I’ve been at the intersection of research and marketing most of my career. It was this crossroads that drew me to enroll in Pharmacy school back in 1980. I wanted to be a pharmacist not because I was enamored with pharmacology or medicine, but rather, because I was captivated with the art of communicating these things to a vulnerable patient. I wanted to be like Doc Coleman, the grizzled old pharmacist at Weir Drug in Starkville, Mississippi, and I wanted to interact with customers (they weren’t called patients back then) just like he did. You see, Doc Coleman took time with each of those customers, from many different walks of life, to listen and hear (two different things), and then he’d share a few spare words, delivered with the utmost compassion. He managed to create a vessel of trust, right there in the aisle next to the Coca-Cola machine and the Toni Home Perms. I wanted to do that.

By the time I graduated from Pharmacy school, my sights had been re-focused on the big city, far away from the small town drug store environment. These independent pharmacy relics with their soda counters were quickly being swallowed up by the big chains anyway. And, in this process, I had since become enamored with another type of communication: the burgeoning field of pharmaceutical marketing. I happened to be in graduate school taking classes from the Father of Pharmaceutical Marketing, Dr. Mickey C. Smith. He taught me, and scores of others who are now leaders in the industry all the way up to the CEO level, about communicating the 4 Ps of pharmaceutical marketing, among other things. But again, it all came down to a simple message: take time with each customers to listen, hear, and then share a few words, spoken with compassion within a vessel of trust. That message of understanding the customer needs, combined with trust in the product and the company, has been a common theme in most blockbusters for the past two decades.

In my time running Health Economics and Outcomes Research Departments, I was often called upon to be the “communicator”. I was told I excelled in making complex messages easy to understand, whether it be to the payer, FDA, physician, or sales rep. In fact, one CEO of a company where I worked tapped me to help him figure out how to deliver a message on a particular product’s value. This was not the regular “company line” message, but a training session of sorts over several days where I walked him through ways to think about the product and discuss its value with major investors, government officials, key customers, and even employees. I guess there was something in the way I could translate a message, and he liked my use of analogies. Consistently, my advice to him was: take time with that customer to listen, hear, and then deliver your message, sparsely, with compassion and trustworthiness.

Today, at HealthEconomics.Com, we again are at that intersection of science and communication. You, our readers, look to us to feed you knowledge, separate the wheat from the chaff, and help you navigate the internet airwaves of making your company and message stand out. I’m often asked to help you craft your story. Often, there’s not much to work with, because we health economists, as a group of people, are often extremely cautious in speaking from the heart, without – for example – 16 references to back up what we are saying. Case in point: If I took a random selection of websites from 5 HEOR consulting companies listed on the HealthEconomics.Com Consulting resource page, I’m pretty certain I’ll see the same words, just used in different orders, describing the services of each company. As a matter of fact, let’s play that game. What words do you think you’ll see on an HEOR website service description? OK, now I’m actually going to do an analysis. Hang on.

Here’s what I found:

Companies are generally either a global specialized, global healthcare, scientific, or global provider agency/consultancy. Yawn.

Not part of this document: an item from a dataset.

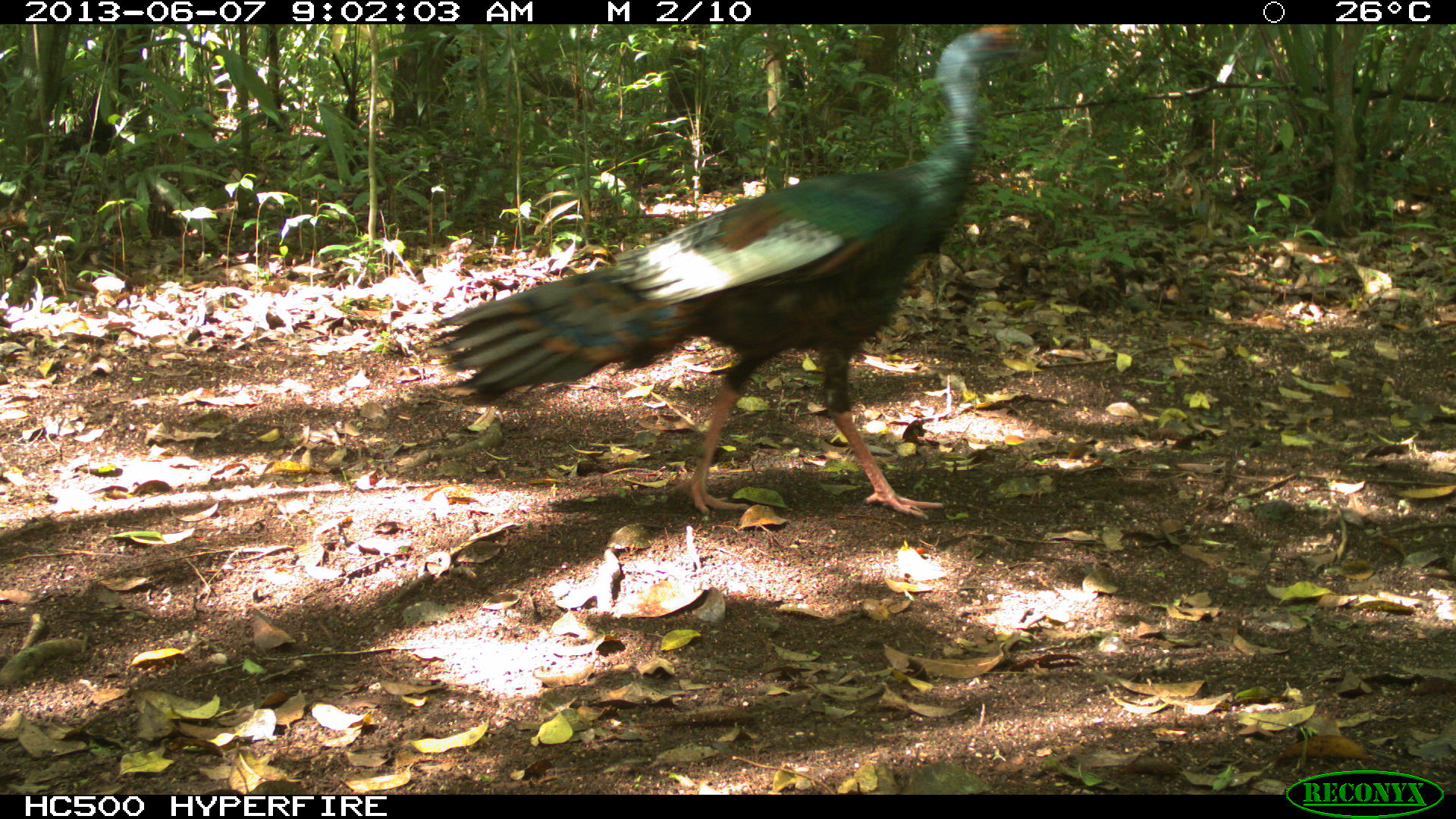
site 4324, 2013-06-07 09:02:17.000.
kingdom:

Companies typically engage in three or more of the following activities, in varying orders of emphasis:

• Health economic evidence
• Evidence-based programs
• Evidence-based market access solutions
• Value message evidence development
• HTA development
• Systematic review
• Outcomes research
• Market access and health outcomes/economics
• Value-driven healthcare
• HEOR expertise
• Reimbursement support
• Market access, pricing, and reimbursement
• Observational research
• Late Phase/Phase III and IV research
• Budget impact

As my 13 year old twin boys say, “Well, DU-UH!” Of course all of you do this. But, what makes you different? Why do clients want to work with your company? More importantly, why do your clients come to YOU, as a human being who works at your company? You need to dig below this staid rhetoric and corporate-speak, and tell others why your company exists and what makes you get out of bed to come to work every morning. To get your creative juices flowing, think about how you describe your job, company, or project to someone at a dinner party. How do you defend your work as meaningful and relevant, and if you can’t, then maybe you indeed should you just chuck it all and go buy that ice-cream store!

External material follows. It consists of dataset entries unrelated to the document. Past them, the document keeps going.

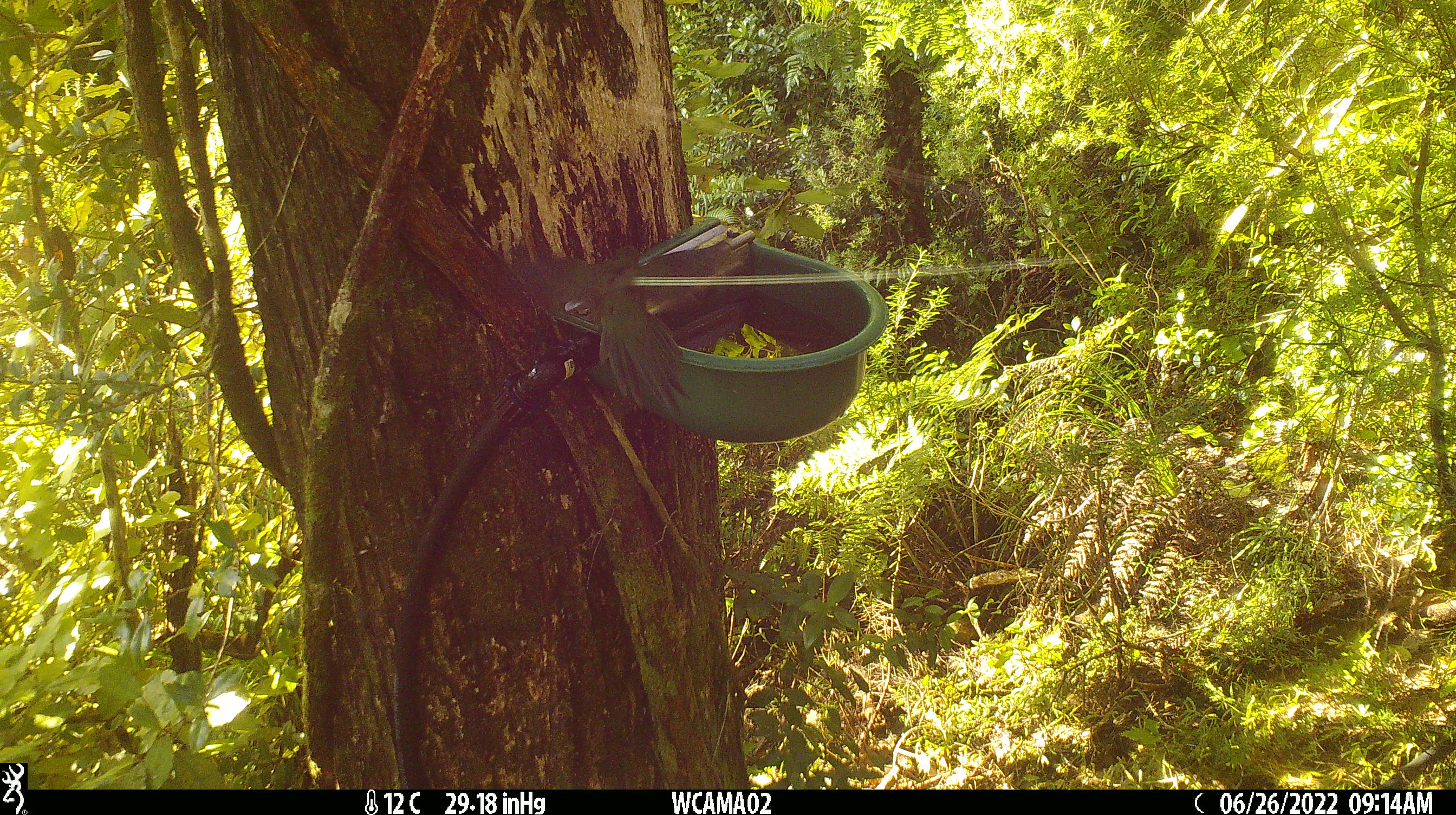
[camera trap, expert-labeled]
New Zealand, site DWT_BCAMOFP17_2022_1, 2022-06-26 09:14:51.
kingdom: Animalia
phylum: Chordata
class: Aves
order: Psittaciformes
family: Psittaculidae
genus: Cyanoramphus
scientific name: Cyanoramphus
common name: parakeet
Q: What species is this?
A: Parakeet (Cyanoramphus).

But, I’m betting there’s something worthwhile there. Let’s strive to be a little more like Doc Coleman and take some time with each of our customers to listen, really hear them, and then share a few words, delivered with compassion and trustworthiness. So, sometime in the next few weeks, why don’t you gather your colleagues together and do some re-writing of your company message. You can submit changes to your profile on HealthEconomics.Com here.

I look forward to seeing what you come up with.